OBJETIVOS:
- 1) Responda com base no trecho sobre a enchente no Rio Grande do Sul:
(a) Quantos meses desde o início da enchente se completam no começo de novembro?
(b) Quanto o governo estadual anunciou em ações, mais ou menos?
(c) Que ferramenta acompanha os anúncios do poder público e monitora os repasses?
- 2) Nos registros, escreva de novo tudo desde a linha que contém "From the framed" até a linha que contém "3.25 meters", incluindo as duas e nada além delas. Diminua em 32 cada número das distâncias e coordenadas que aparecem como resposta e deixe todo o resto igual.

TRECHO:
=====

O início de novembro marca seis meses desde o início da enchente que devastou o Rio Grande do Sul e consagrou a maior tragédia ambiental de sua história. Após a ocorrência do evento climático extremo, os governos federal e estadual se mobilizaram para anunciar medidas que buscavam acelerar a recuperação estrutural, econômica e social do Estado. Dos cerca de R$ 114,8 bilhões já anunciados, aproximadamente R$ 54,9 bilhões, 47,8% do total, foi efetivamente repassado para financiar essas ações.
Desse montante total, cerca de R$ 110,9 bilhões são referentes a medidas anunciadas e realizadas pelo governo federal, dos quais aproximadamente R$ 52,7 bilhões, ou 47,5%, já foi investido de fato no Rio Grande do Sul. Já o governo estadual anunciou por volta de R$ 3,8 bilhões em ações, com repasse efetivo próximo a R$ 2,1 bilhões, que representa 55,4% do total. O Painel da Reconstrução, ferramenta desenvolvida pelo Grupo RBS, acompanha os anúncios do poder público e monitora os repasses realizados.

=====

MATERIAL FORNECIDO:
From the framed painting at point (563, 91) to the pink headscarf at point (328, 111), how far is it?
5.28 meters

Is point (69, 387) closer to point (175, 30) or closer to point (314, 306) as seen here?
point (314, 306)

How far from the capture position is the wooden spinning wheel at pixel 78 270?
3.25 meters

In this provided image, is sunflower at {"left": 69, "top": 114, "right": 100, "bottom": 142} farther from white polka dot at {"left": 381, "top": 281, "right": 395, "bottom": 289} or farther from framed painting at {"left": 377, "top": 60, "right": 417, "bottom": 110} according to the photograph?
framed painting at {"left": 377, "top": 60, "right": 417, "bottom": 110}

=====

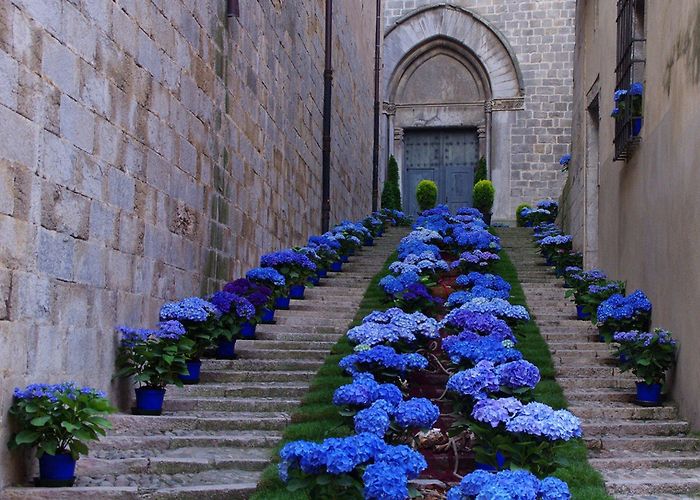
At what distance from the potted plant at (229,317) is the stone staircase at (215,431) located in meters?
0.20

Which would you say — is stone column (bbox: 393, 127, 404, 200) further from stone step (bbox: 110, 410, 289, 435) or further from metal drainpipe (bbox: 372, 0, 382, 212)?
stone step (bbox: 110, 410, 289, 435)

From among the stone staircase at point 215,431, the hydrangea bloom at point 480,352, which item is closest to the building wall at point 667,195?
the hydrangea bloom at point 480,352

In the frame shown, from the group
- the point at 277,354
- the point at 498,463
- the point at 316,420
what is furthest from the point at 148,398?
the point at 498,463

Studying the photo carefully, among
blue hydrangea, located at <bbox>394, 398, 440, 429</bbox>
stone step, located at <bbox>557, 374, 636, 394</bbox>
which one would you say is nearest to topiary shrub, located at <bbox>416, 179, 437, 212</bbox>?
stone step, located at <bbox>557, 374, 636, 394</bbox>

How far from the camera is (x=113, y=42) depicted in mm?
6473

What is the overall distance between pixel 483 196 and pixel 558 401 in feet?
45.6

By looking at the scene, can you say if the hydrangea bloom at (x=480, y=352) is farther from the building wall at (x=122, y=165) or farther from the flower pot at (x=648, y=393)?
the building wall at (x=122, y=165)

=====

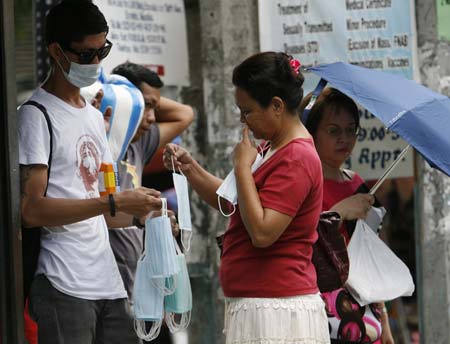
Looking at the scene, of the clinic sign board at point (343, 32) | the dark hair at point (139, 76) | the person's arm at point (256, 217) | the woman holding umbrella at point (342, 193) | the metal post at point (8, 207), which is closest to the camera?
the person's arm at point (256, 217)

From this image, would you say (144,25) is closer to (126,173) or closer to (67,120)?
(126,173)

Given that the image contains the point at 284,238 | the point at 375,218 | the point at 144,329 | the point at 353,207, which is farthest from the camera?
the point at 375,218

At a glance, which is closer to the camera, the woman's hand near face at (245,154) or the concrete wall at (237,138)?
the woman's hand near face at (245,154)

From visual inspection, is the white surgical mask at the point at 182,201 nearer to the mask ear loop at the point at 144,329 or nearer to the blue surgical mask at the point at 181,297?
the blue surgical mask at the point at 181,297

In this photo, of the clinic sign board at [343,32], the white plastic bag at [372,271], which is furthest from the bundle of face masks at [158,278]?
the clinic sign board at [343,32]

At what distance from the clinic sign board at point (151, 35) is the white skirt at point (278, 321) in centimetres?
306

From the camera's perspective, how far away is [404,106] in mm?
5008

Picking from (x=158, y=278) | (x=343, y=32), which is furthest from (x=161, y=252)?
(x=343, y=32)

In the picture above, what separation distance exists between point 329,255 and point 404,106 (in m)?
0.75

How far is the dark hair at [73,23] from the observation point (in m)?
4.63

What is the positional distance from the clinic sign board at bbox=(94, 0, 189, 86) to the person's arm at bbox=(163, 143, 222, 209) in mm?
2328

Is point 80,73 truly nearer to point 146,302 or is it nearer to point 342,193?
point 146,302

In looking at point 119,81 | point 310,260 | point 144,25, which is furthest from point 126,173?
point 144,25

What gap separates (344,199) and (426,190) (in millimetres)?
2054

=====

RESPOSTAS:
- 1)
(a) Seis meses.
(b) Por volta de R$ 3,8 bilhões.
(c) O Painel da Reconstrução, desenvolvido pelo Grupo RBS.

- 2)
From the framed painting at point (563, 91) to the pink headscarf at point (328, 111), how far is it?
-26.72 meters

Is point (69, 387) closer to point (175, 30) or closer to point (314, 306) as seen here?
point (282, 274)

How far from the capture position is the wooden spinning wheel at pixel 78 270?
-28.75 meters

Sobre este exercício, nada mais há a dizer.